What to produce> Starting at the line holding "University Advisory The" and finishing at the line holding "United States Department", transcribe the material exactly, keeping both ends but no pictures.

Data provided>

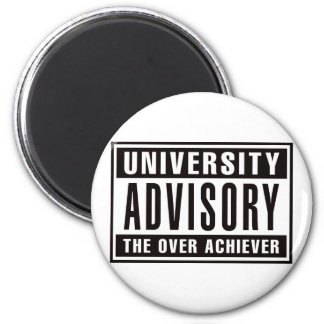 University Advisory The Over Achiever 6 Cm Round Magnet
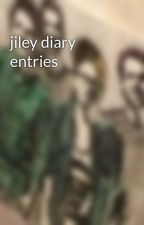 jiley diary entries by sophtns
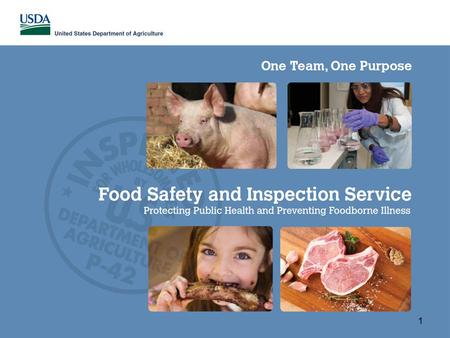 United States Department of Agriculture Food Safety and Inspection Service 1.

---

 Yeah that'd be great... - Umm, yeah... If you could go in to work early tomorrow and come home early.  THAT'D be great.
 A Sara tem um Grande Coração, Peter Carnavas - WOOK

* * *

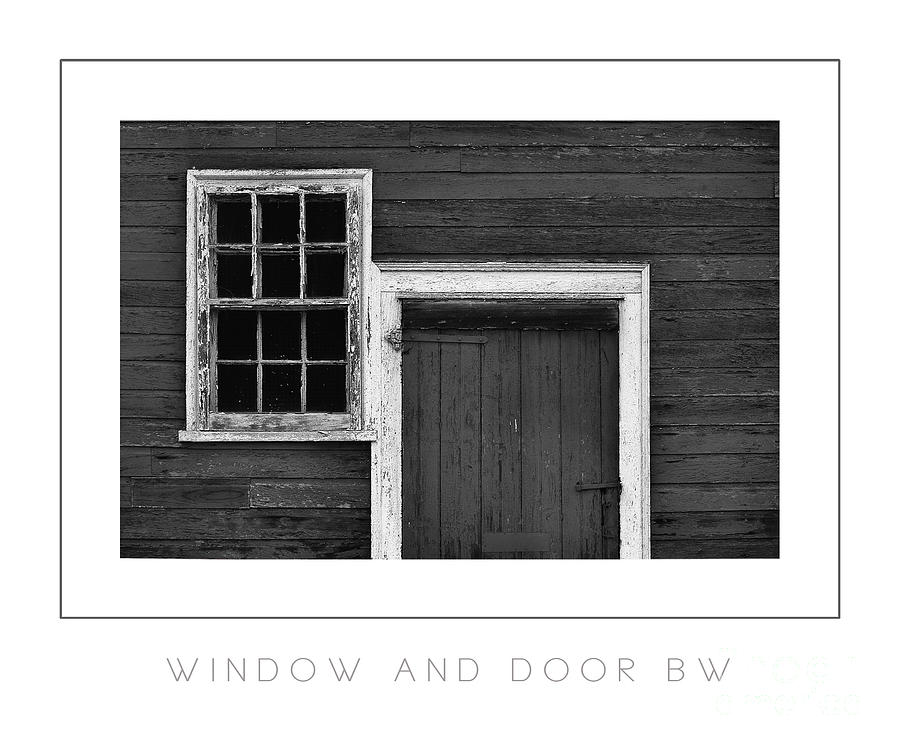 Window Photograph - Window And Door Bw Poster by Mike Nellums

Exercise output>
 University Advisory The Over Achiever 6 Cm Round Magnet
 jiley diary entries by sophtns
 United States Department of Agriculture Food Safety and Inspection Service 1.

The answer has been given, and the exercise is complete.